Воспроизведите дословно фрагмент отрывка о персонажах и их играх: от слов «Совместные игры нередко» до слов «и не получается.» включительно.

→ **Предоставленный отрывок**
== == ==

Есть страсть-игра и у крайне интровертированного дворника-кактусовода (И. Головин). Сначала он скрывал под пальто единственный кактус и позволял себе любоваться им лишь в отсутствие других. Потом — возникла целая плантация, которую он устроил на фанерке, висящей на шее. Он поливал кактусы из игрушечного самолетика, летящего над плантацией, регулярно проверял пальцем «колкость» иголок, соотносил себя со своими любимцами, измеряя их размеры и размеры собственной головы. Потом произошла идентификация персонажа с его любимцами: в его прическе, напоминающей кактус, появились цветы — точь‑в‑точь такие, какими покрылись сами растения.

Неистощим в своей любимой игре персонаж И. Копылова. Он создает прически, одну фантастичнее другой, украшает головку героини О. Базилевич то садом-огородом с настоящими овощами и фруктами, то бокалами для вина, то миниатюрными музыкальными инструментами. И происходит все это во время танца вокруг клиентки, полного упоения героя придуманной игрой и самим собой в ней. Обожает игры и персонаж М. Вассербаума. Он неутомим в стремлении показать-таки зрителям (т. е. остальным пяти персонажам) фокус. Но эти зрители настолько пугливы, что всякий раз, не дождавшись финала, кто-нибудь из них падает в обморок. Вконец обессиленный попытками начать свое действо снова и снова, падает в обморок и сам фокусник.

Совместные игры нередко удаются персонажам. Но их взаимоотношения отнюдь не идилличны. Так, герой К. Воробьева не захотел или не смог {171} понять настроения Мечтателя. Но и Мечтатель в свою очередь забыл, что аккомпанирует двум персонажам (М. Вассербаума и В. Михельсона / К. Воробьева), решившим поиграть в борцов. Борцы должны расходиться под литавры. Но, увлекшись, Мечтатель начинает бить в литавры как ему заблагорассудится. Удары раздаются все чаще и чаще. И борьба как и подтанцовка, которую вновь и вновь начинает героиня Оксаны Базилевич так и не получается.

Не могут или не желают понять окружающие и правила игры, затеянной персонажем Копылова. Они то и дело вмешиваются в процесс создания причесок. Например, его садово-огородное творение было попросту съедено. Зато вовремя срежиссированная им дегустация шампанского из единственною оставленного на голове клиентки бокала была проведена вполне артистично.

== == ==

→ **Фрагмент материала**
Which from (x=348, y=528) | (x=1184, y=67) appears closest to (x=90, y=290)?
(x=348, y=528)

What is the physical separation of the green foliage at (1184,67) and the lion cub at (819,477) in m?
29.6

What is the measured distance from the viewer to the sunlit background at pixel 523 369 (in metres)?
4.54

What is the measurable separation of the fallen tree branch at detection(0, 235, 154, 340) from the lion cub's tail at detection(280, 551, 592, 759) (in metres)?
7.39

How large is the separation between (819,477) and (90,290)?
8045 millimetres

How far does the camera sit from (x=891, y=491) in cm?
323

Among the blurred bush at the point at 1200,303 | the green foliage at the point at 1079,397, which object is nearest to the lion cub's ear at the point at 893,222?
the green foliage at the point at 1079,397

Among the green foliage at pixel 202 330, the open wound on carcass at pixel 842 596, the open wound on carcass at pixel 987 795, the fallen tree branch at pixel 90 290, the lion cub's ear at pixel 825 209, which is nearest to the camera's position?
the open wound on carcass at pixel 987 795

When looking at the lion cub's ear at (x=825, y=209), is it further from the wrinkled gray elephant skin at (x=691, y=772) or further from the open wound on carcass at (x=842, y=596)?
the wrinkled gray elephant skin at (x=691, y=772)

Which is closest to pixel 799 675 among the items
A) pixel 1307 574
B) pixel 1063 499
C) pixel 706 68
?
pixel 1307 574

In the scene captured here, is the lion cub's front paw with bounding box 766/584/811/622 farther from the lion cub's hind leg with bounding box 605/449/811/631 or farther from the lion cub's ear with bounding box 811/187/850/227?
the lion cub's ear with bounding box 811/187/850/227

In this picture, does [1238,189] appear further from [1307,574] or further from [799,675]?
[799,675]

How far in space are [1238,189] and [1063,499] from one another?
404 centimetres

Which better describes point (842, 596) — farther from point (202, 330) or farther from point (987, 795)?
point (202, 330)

== == ==

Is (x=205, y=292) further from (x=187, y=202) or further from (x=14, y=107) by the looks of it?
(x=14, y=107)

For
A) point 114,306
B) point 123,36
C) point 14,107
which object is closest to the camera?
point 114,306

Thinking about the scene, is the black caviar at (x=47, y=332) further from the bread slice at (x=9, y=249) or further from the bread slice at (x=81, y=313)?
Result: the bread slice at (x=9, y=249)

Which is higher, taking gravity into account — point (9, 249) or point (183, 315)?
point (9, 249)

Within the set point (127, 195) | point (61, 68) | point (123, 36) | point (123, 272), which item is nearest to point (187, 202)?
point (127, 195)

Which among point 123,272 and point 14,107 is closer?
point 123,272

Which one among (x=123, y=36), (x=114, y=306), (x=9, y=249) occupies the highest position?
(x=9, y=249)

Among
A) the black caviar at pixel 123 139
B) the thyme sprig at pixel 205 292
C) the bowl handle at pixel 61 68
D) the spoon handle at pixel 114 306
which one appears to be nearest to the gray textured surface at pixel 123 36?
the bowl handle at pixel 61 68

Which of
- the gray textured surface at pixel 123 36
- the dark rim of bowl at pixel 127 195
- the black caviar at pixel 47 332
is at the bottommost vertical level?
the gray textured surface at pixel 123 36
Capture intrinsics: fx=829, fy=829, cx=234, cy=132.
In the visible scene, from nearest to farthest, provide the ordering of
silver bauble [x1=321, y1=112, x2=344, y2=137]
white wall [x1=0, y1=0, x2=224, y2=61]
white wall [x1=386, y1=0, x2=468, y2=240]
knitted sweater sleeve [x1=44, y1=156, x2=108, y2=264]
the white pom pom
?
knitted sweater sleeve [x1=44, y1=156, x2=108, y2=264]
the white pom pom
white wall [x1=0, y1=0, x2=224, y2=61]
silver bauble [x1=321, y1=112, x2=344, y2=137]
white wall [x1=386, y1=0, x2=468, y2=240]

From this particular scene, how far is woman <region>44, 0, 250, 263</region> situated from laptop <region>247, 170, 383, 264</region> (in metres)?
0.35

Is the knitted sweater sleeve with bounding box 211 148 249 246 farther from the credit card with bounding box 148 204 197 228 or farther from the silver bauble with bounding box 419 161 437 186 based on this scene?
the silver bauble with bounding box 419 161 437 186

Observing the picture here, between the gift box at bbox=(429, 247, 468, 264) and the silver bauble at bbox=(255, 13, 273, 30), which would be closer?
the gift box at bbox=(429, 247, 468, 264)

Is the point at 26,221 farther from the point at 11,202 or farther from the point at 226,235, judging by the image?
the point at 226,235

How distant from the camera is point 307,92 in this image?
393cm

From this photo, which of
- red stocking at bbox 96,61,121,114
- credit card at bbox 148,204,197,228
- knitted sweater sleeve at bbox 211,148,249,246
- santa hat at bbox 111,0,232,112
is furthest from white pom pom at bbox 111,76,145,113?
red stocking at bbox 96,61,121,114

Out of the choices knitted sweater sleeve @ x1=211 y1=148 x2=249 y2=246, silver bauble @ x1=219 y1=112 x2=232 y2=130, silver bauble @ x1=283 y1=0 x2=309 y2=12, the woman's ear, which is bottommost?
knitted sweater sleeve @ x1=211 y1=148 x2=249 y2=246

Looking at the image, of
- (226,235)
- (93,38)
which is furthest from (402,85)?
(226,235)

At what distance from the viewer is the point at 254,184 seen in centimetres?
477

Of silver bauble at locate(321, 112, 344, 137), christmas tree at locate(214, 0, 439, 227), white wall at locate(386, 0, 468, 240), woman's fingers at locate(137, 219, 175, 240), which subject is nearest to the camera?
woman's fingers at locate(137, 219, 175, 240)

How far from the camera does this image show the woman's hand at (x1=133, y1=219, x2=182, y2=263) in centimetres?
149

== == ==

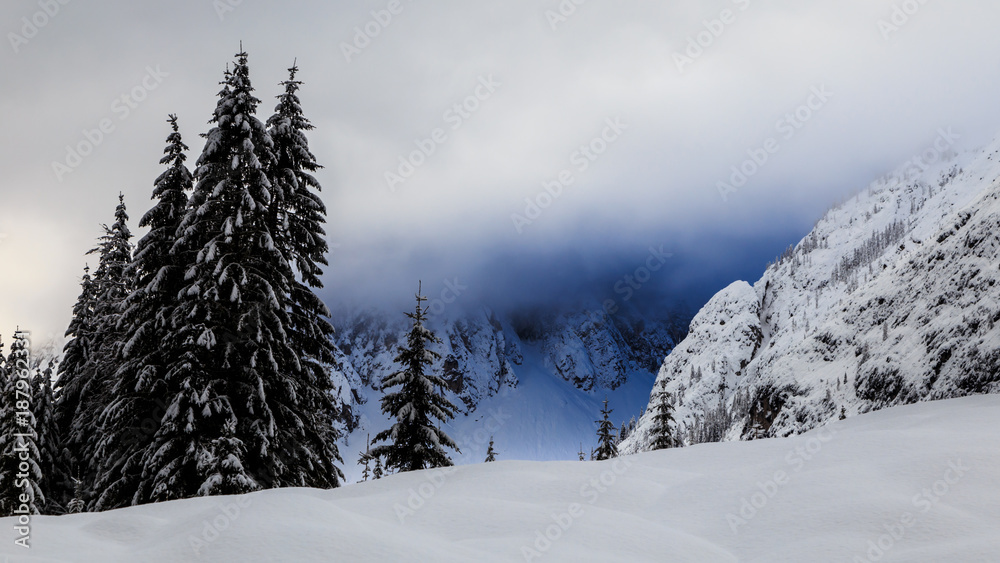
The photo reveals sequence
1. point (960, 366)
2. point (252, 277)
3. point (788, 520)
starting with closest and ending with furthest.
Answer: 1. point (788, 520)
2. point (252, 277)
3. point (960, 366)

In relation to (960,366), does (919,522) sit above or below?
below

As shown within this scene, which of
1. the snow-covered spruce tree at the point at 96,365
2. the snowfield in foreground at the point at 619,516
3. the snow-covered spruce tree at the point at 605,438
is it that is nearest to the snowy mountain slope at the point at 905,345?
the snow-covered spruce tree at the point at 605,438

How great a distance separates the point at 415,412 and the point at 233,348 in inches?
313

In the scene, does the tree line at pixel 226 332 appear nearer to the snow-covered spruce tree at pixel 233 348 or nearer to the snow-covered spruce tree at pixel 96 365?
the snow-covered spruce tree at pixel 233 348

== == ==

→ **Ответ**
Совместные игры нередко удаются персонажам. Но их взаимоотношения отнюдь не идилличны. Так, герой К. Воробьева не захотел или не смог {171} понять настроения Мечтателя. Но и Мечтатель в свою очередь забыл, что аккомпанирует двум персонажам (М. Вассербаума и В. Михельсона / К. Воробьева), решившим поиграть в борцов. Борцы должны расходиться под литавры. Но, увлекшись, Мечтатель начинает бить в литавры как ему заблагорассудится. Удары раздаются все чаще и чаще. И борьба как и подтанцовка, которую вновь и вновь начинает героиня Оксаны Базилевич так и не получается.